→ Your instructions
Output exactly the lines below, starting with the line that has "<body><hr><div id=j3>The PEDIGREE of</div>" and going on through the line that has "<hr><table cellpadding=0 cellspacing=0><tr>", both included, and no other lines.

→ Source information
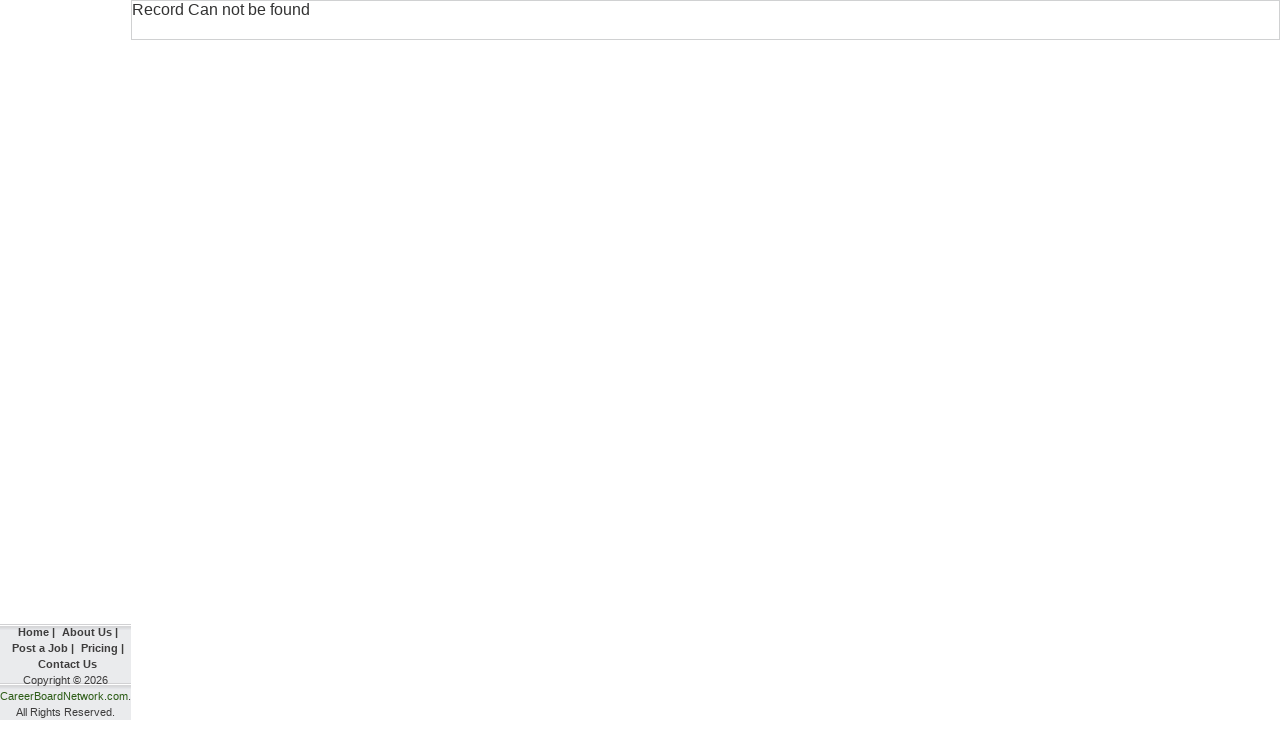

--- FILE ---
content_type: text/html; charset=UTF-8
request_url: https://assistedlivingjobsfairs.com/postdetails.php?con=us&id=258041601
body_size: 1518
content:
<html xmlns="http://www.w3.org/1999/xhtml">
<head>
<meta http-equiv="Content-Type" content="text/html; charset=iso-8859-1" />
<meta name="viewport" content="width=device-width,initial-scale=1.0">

==

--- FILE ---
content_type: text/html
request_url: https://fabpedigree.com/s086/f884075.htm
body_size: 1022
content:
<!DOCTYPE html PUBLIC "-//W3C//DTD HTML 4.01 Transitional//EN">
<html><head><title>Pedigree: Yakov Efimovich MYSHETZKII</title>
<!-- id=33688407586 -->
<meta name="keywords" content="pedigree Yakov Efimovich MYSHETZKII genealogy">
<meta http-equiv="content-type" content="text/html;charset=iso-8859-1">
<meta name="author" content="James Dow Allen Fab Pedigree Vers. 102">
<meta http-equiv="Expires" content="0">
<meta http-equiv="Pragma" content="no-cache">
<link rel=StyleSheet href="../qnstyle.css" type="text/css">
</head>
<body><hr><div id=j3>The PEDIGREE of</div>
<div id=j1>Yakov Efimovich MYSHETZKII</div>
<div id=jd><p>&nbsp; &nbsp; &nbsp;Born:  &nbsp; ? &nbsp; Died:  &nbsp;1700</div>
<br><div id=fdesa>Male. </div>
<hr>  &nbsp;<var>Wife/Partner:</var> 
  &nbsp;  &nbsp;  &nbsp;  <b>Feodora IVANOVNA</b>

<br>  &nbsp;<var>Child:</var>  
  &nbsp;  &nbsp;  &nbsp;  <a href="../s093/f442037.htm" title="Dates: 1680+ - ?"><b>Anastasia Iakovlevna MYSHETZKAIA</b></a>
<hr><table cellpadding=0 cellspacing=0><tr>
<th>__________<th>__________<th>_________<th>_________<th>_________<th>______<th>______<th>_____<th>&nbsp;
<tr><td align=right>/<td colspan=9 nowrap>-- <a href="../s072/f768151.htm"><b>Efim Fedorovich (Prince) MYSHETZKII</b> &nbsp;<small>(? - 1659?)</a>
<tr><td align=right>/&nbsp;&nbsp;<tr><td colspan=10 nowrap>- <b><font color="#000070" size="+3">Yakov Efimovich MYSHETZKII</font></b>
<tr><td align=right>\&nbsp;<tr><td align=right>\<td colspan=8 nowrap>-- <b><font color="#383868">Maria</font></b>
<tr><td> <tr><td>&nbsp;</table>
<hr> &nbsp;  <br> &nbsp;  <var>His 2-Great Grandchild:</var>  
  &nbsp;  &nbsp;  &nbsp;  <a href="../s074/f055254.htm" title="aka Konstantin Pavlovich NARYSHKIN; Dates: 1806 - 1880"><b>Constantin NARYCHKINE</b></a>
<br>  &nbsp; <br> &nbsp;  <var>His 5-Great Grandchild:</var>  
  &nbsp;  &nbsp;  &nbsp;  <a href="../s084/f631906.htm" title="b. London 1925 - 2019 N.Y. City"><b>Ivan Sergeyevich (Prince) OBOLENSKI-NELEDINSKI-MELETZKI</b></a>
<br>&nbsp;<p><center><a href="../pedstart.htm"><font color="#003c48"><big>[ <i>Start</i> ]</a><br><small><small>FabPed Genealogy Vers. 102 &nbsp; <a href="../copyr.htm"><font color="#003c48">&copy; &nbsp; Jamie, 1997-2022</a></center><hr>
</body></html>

→ Exercise result
<body><hr><div id=j3>The PEDIGREE of</div>
<div id=j1>Yakov Efimovich MYSHETZKII</div>
<div id=jd><p>&nbsp; &nbsp; &nbsp;Born:  &nbsp; ? &nbsp; Died:  &nbsp;1700</div>
<br><div id=fdesa>Male. </div>
<hr>  &nbsp;<var>Wife/Partner:</var> 
  &nbsp;  &nbsp;  &nbsp;  <b>Feodora IVANOVNA</b>

<br>  &nbsp;<var>Child:</var>  
  &nbsp;  &nbsp;  &nbsp;  <a href="../s093/f442037.htm" title="Dates: 1680+ - ?"><b>Anastasia Iakovlevna MYSHETZKAIA</b></a>
<hr><table cellpadding=0 cellspacing=0><tr>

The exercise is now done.